■ Page text
The domestic travel really stands out when compared with the record under President George W. Bush. The USTR did not track travel records under Mr. Bush quite the same way it does now, but an analysis of speeches and press releases from 2001 to 2008 gives a comprehensive picture of where exactly the trade ambassador and his assistants went.

During the Bush administration, trade representatives attended 67 events or meetings in foreign countries and 78 within the U.S. That number is misleading, however, because more than three-fourths of the domestic speeches and meetings were in Washington, where USTR has headquarters.

So excluding “travel” within the nation’s capital, trade representatives during the Bush administration attended 67 events overseas and just over a dozen domestically.

New destinations

In four years, Mr. Kirk and his deputies traveled to a wider range of countries than Mr. Bush’s ambassadors, who journeyed mostly to major U.S. trading partners such as China and South Korea, as well as to Switzerland, the headquarters of the World Trade Organization.

Critics see in the numbers a reflection of a White House that places more emphasis on good relations with labor unions at home than on making free trade deals. Mr. Obama ran in 2012 as a protector of the U.S. worker while portraying Republican rival Mitt Romney as an outsourcer of jobs.

The administration also has renegotiated deals — begun under Mr. Bush — with South Korea, Panama and Colombia, but has not made an enthusiastic push to pursue any more trade agreements.

In that respect, the USTR is at a bit of a crossroads during a year in which it is celebrating a half-century in business. Created in 1963 by President Kennedy, it was expanded in 1974 to foster international trade and business agreements and was elevated to a Cabinet-level position. The State Department previously handled such international economic agreements.

A representative for Sen. Rob Portman, an Ohio Republican and U.S. trade representative under Mr. Bush, said the senator is concerned that the Obama administration isn’t doing enough to pursue international trade agreements. Although international trade agreements have potential to “open global markets for American-made products,” Mr. Portman is concerned “that American exporters are falling behind,” said spokeswoman Caitlin Dunn.

Mr. Portman wants Congress to renew Mr. Obama’s “fast-track” authority to cut trade deals, which Congress can only approve or reject without amendments. Presidential fast-track authority, which Mr. Obama and Mr. Froman also have called on Congress to restore, lapsed in 2007.

Trade policy in a ’vacuum’?

Administration supporters shrug off the criticisms and the perception that the heavy domestic travel itinerary looks like union advocacy.

Good trade policy can’t be made in a vacuum, Mr. Kirk said. Federal negotiators must understand what economic interests are present and what business opportunities are needed in America.

■ What is expected
Copy the passage of the trade travel article word for word, from "During the Bush administration, trade" to "World Trade Organization.".

■ Record set
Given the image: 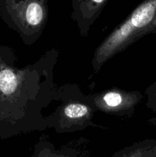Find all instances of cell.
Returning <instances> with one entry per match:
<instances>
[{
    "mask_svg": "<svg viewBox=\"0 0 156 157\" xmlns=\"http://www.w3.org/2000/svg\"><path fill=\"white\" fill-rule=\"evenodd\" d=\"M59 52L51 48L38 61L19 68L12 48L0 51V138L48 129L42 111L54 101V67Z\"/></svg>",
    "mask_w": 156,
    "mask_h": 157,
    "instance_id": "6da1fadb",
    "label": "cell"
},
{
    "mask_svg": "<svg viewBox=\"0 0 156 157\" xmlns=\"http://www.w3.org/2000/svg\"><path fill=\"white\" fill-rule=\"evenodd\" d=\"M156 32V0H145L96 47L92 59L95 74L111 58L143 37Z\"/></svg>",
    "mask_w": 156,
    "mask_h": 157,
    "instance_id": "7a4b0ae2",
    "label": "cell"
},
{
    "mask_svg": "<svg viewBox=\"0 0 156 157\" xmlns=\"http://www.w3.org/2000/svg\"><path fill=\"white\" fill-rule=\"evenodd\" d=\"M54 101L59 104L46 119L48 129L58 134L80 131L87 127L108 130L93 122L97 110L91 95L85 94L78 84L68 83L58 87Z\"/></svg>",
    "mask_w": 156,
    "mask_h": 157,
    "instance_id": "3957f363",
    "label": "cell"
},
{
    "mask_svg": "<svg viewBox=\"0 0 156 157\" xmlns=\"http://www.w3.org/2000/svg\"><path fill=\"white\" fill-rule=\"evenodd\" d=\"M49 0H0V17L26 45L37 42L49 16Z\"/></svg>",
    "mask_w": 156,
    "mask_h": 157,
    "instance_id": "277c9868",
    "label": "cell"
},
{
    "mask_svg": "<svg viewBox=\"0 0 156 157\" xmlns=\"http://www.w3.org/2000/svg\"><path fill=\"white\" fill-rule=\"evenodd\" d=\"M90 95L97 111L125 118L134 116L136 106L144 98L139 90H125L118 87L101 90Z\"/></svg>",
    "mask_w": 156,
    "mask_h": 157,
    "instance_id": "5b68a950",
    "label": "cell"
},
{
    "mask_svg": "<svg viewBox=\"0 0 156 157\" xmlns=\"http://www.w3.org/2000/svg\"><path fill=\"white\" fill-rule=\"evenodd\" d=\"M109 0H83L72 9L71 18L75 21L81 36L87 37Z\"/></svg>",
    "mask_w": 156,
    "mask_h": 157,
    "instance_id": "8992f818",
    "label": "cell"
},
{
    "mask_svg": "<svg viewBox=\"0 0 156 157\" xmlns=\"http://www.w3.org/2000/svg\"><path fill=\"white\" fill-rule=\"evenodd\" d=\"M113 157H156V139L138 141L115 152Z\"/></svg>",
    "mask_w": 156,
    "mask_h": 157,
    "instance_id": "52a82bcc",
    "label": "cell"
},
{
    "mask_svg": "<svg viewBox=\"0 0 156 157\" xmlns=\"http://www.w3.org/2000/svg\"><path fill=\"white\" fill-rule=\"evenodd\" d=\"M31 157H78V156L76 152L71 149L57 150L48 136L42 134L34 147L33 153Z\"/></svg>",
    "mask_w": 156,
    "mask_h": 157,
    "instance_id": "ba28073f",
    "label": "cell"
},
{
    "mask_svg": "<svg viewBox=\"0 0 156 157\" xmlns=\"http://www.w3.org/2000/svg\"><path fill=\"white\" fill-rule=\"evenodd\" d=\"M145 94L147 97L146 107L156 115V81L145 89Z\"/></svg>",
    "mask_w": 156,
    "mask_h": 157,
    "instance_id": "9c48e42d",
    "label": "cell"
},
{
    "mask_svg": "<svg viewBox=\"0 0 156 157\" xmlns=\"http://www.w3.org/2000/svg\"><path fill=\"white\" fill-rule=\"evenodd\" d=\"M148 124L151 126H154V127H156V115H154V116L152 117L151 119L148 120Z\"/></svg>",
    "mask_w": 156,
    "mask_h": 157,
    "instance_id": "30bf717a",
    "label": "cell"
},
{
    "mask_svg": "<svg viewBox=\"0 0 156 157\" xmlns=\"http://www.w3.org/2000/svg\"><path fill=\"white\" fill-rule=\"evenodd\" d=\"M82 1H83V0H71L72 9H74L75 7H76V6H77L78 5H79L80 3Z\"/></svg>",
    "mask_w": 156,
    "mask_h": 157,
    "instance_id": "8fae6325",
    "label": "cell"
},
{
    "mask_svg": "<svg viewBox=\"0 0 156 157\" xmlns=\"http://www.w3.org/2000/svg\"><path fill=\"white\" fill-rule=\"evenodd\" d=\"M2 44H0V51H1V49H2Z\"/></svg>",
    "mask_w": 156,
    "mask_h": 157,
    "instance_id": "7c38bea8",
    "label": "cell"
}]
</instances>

■ Worked answer
During the Bush administration, trade representatives attended 67 events or meetings in foreign countries and 78 within the U.S. That number is misleading, however, because more than three-fourths of the domestic speeches and meetings were in Washington, where USTR has headquarters.

So excluding “travel” within the nation’s capital, trade representatives during the Bush administration attended 67 events overseas and just over a dozen domestically.

New destinations

In four years, Mr. Kirk and his deputies traveled to a wider range of countries than Mr. Bush’s ambassadors, who journeyed mostly to major U.S. trading partners such as China and South Korea, as well as to Switzerland, the headquarters of the World Trade Organization.